9.ª Meta ― Associar à autonomia das escolas uma cultura de desenvolvimento organizacional, fomentando práticas sustentáveis e recorrentes de autoavaliação.Os esforços tradicionais das chamadas grandes reformas partem do pressuposto de que algo está errado e que é necessário reestruturar todo o sistema. A renovação, pelo contrário, assenta, de forma ecológica, na vida das escolas e das pessoas que nelas trabalham. Mas a renovação só será possível com uma verdadeira reforma deste Ministério, incapaz de promover e apoiar docentes devidamente capacitados, auto-confiantes e reconhecidos pela sociedade como fontes de saber e de aprendizagem.
10.ª Meta ― Reorganizar toda a orgânica e serviços do Ministério da Educação, tendo em conta critérios de racionalidade, eficiência e eficácia.
Fernando Alberto Cardoso

PROFESSOR E A SUA INFLUÊNCIA


Quer o professor queira ou não, tudo o que diz, faz e é tem uma enorme influência no desenvolvimento do carácter dos alunos. Quantos alunos são salvos diariamente pela forma como o professor exerce a sua autoridade e influência? Quantos se perdem porque não tiveram a oportunidade de beneficiar de professores com autoridade e influência?
O professor ensina pela palavra, pela forma como interage com os alunos, pelas atitudes que manifesta diariamente na sala de aula, nos corredores da escola, no bar e na sala de professores. Onde quer que está uma professora está uma educadora. Até o professor que se demite das funções de educador, aquele que prefere fingir que não vê o que se passa, que está ali apenas para despejar matéria e que recusa formular juízos de valor, não deixa de condicionar e influenciar o desenvolvimento do carácter dos alunos.
É melhor que o professor tome consciência da importância que tem no moldar do carácter dos alunos porque, se agir de forma consciente e reflexiva, pode evitar erros que sairão caros aos alunos.
Como é que o professor influencia os alunos?
Através do seu exemplo e da sua personalidade.
Pela palavra e pelo ensino.
Com a sua autoridade institucional.
Com a sua autoridade pessoal e psicológica. Esta última é natural mas pode ser aperfeiçoada.

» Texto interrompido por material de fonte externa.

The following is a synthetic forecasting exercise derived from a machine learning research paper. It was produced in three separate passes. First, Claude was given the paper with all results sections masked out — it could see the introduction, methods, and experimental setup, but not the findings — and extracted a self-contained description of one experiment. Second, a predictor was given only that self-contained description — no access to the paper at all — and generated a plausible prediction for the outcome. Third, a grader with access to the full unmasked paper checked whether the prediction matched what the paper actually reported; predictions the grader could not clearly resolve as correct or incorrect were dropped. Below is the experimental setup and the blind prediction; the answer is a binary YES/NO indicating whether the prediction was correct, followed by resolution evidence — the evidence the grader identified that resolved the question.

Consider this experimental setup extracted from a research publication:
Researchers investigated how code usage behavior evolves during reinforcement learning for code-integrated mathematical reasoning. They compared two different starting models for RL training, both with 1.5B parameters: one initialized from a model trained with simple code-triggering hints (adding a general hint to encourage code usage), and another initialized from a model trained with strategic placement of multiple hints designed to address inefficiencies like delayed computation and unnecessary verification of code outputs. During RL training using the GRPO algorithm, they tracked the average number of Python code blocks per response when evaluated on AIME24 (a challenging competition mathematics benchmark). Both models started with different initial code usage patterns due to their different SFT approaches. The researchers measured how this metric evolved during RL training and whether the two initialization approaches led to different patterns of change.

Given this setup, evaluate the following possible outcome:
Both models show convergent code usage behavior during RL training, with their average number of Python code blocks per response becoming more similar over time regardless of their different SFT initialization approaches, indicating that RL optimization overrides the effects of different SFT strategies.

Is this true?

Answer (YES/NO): NO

OS PROFESSORES E A ESPERANÇA


A Esperança tem de começar no interior de nós mesmos.
Temos de querer e crer no nosso poder de reconstrução dos nossos pequenos mundos. Os professores têm mais poder do que o que pensam possuir. E podem mobilizá-lo para essa reinvenção de dias mais claros. São, certamente, pequenos poderes. Mas que farão toda a diferença para muitos alunos e colegas de ofício.
E bem precisados estamos. Porque é ilusório pensar que será o sistema que nos trará respostas para os problemas. O sistema só nos anuncia mais problemas: mais tempo de trabalho, menos remuneração, mais conflitualidade, menos, mais... numa contabilidade desastrosa.
E, neste cenário, teremos encontrar dentro de nós e na relação com os nossos pares novas formas de tecer a esperança em melhores dias.